A new report  — one that contradicts others — indicates that late Apple cofounder and CEO Steve Jobs had said his company would not be releasing a TV.

The report comes from information in a new book about Apple from a former Wall Street Journal reporter, Yukari Iwatani Kane. Called Haunted Empire: Apple After Steve Jobs, the book said Jobs told a 2010 top-secret meeting of the Top 100 executives, managers, and employees at Apple that TV was a bad business.

It was Jobs’ last attendance at the annual Top 100 meeting, when his weakness and difficulty walking reflected his poor health.
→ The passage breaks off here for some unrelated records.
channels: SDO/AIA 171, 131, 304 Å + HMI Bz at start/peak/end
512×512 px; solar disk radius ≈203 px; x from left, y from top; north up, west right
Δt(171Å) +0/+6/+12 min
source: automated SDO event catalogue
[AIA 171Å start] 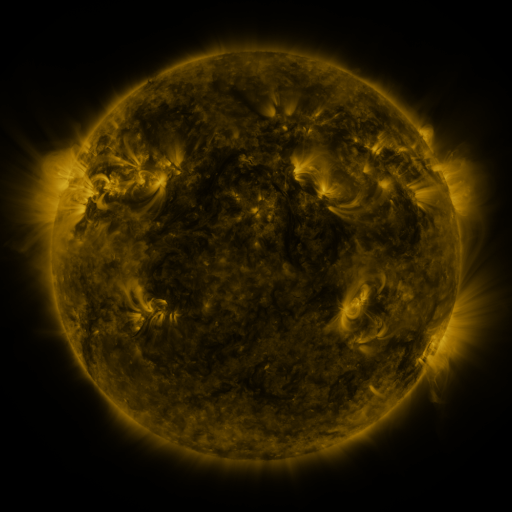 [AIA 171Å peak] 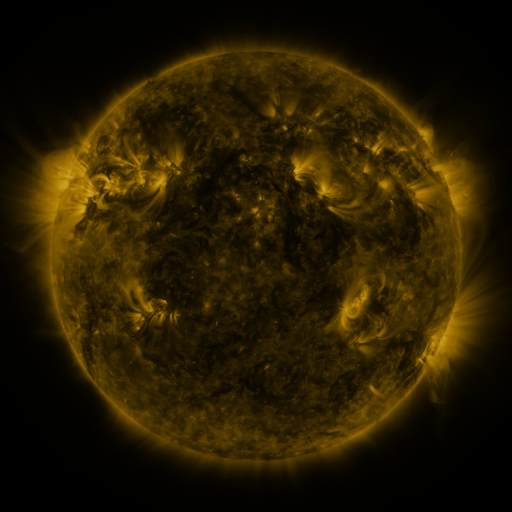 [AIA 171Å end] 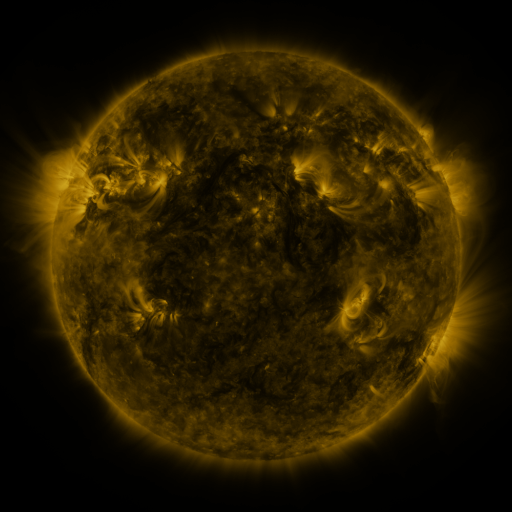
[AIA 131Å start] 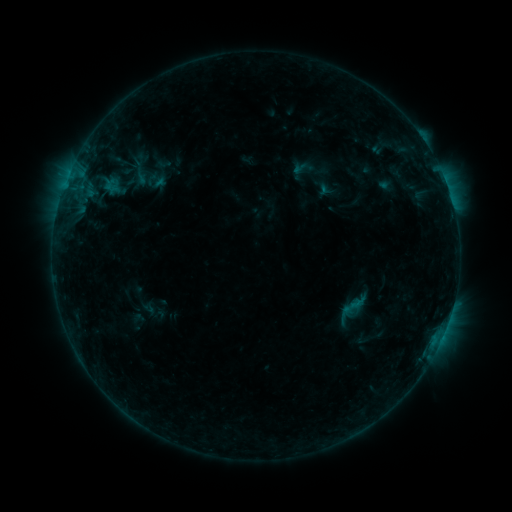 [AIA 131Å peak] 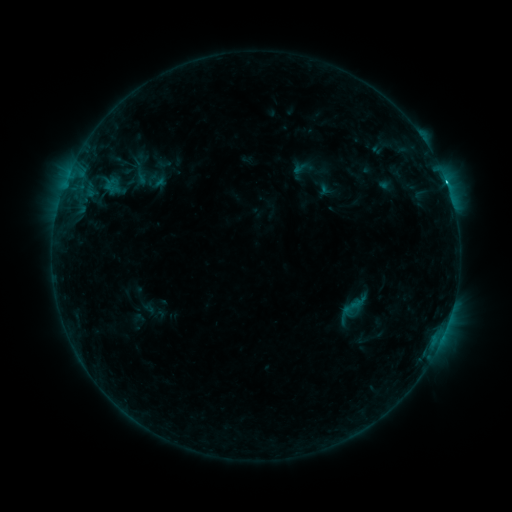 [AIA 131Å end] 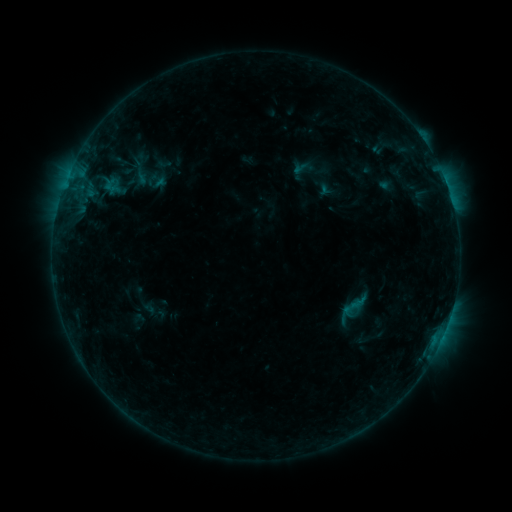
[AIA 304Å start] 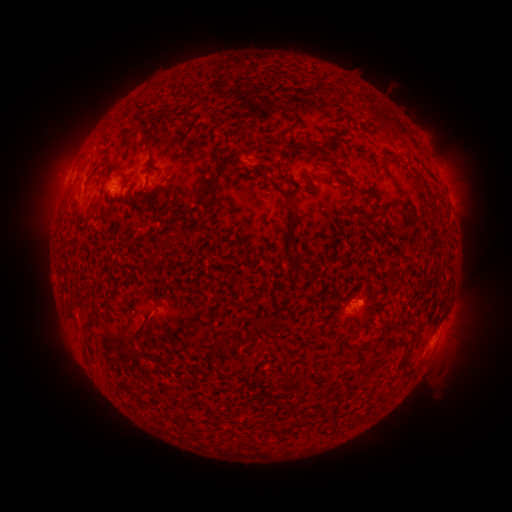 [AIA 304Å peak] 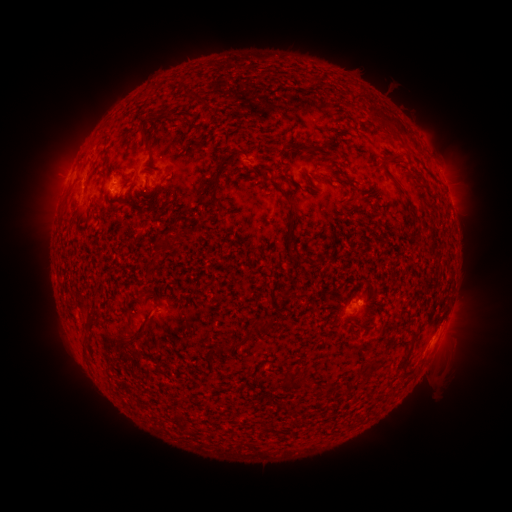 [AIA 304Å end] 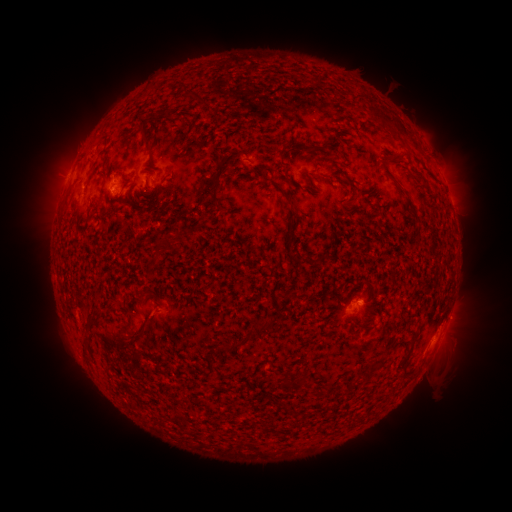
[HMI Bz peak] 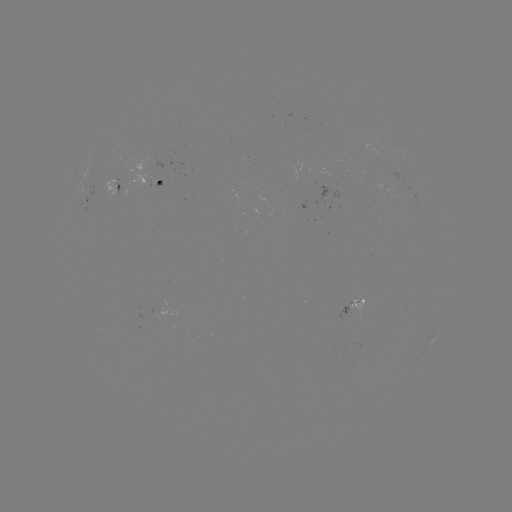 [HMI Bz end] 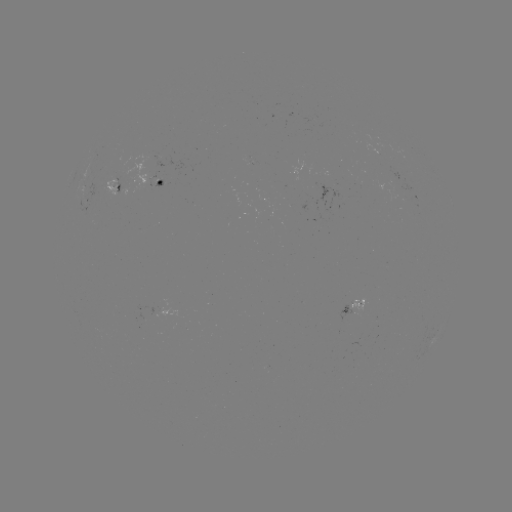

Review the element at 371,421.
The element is C1.2 flare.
According to Kane, Jobs sat in front of everyone on the last day of the meeting. He told them, “You’ve got Steve Jobs sitting right here” and invited questions of any kind about the company. Someone asked if Apple planned to release a TV next, since there were rumors.

Jobs reportedly said no, adding that “TV is a terrible business. They don’t turn over, and the margins suck.” But according to the book, he did indicate he wanted to control the living room and intended to continue the Apple TV.
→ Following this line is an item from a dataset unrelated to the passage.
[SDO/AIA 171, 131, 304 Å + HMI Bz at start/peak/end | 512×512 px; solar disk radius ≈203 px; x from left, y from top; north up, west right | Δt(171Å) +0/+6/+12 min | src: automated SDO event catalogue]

Some observers at the time reportedly felt that Jobs’ response was intended to keep his company focused on the products at hand, and didn’t necessarily close the door on television. Those comments had previously been reported in the Journal in 2011.

And then there’s Walter Isaacson’s take on Jobs’ feelings about TV.

The former Time editor wrote a best-selling biography of Jobs that featured extensive interviews with the Apple visionary. Isaacson’s book quotes Jobs as saying:

“I’d like to create an integrated television set that is completely easy to use. It would be seamlessly synced with all of your devices and with iCloud. It will have the simplest user interface you could imagine. I finally cracked it.”

Given that Apple reinvented the music industry, the mobile phone industry, and the publishing process and helped to reinvent the book industry, it would stand to reason that television, as one of the last major unconquered entertainment industries, is on the company’s hit list.

Although Jobs referred to the $99 set-top Apple TV device as a “hobby,” it’s a hobby than had more than a billion dollars in revenue last year in hardware and content.

A new and updated Apple TV could debut next month, and there continues to be persistent reports that Apple is working on a TV set and expanded content.

But the question remains: Did Jobs solve the problem of the TV interface, and possibly the problem of the TV industry’s business model as well?